Objective: Ventricular assist devices (VADs) are implanted in patients suffering from end-stage heart failure to sustain the blood circulation. Real-time volume measurement could be a valuable tool to monitor patients and enable physiological control strategies to provide individualized therapy. However, volume measurement using one sensor modality requires re-calibration in the critical time post VAD implantation.

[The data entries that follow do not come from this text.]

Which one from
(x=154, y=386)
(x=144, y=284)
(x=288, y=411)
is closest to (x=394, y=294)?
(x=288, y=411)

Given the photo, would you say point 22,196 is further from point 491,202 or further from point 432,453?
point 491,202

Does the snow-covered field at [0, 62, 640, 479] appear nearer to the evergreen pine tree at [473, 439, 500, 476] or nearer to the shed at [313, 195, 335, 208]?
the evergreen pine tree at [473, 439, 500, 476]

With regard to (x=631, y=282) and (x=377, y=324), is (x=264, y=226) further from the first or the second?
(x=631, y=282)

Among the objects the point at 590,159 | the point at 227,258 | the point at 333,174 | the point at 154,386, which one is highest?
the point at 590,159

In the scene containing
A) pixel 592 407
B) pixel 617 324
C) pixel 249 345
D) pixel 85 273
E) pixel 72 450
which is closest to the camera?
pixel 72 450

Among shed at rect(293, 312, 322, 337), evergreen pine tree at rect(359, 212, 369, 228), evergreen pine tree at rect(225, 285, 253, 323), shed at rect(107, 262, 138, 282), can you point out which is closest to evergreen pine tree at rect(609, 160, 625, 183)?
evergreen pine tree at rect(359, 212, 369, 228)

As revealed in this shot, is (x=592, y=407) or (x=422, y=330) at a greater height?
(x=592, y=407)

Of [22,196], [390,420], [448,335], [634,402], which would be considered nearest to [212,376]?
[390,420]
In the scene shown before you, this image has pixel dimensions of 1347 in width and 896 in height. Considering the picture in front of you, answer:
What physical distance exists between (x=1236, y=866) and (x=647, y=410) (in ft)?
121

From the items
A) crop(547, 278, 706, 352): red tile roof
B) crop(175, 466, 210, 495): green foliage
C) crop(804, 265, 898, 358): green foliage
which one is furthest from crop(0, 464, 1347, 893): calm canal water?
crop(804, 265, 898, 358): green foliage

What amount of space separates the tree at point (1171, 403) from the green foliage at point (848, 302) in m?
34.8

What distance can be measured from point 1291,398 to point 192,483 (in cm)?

Methods: To overcome this limitation, we have integrated ultrasound and impedance volume measurement techniques into a cannula of an apical VAD. We tested both modalities across a volume range from 140-420 mL using two differently sized and shaped biventricular silicon heart phantoms, which were subjected to physiological pressures in an in-vitro test bench. We compared results from standard calibrated measurements with calculations found by a quadratic optimization for the single modality and their combination (dual-modality) and validated the results using twofold cross-validation.
Results: The dual-modality approach resulted in most favorable limits of agreement (LOA) of -0.83 ± 1.54% compared to -13.88 ± 5.90% for ultrasound and -43.45 ± 10.28% for electric impedance, separately.
Conclusion: The results of the dual-modality approach were as accurate as the standard calibrated measurement and valid over a large range of volumes (140-420 mL). In this in-vitro study, we show how a dual-modality ventricular volume measurement of ultrasound and electric impedance increases the robustness and renders calibration obsolete.
Significance: Ventricular volumes could be measured accurately in the critical period post VAD implantation despite ventricular remodeling.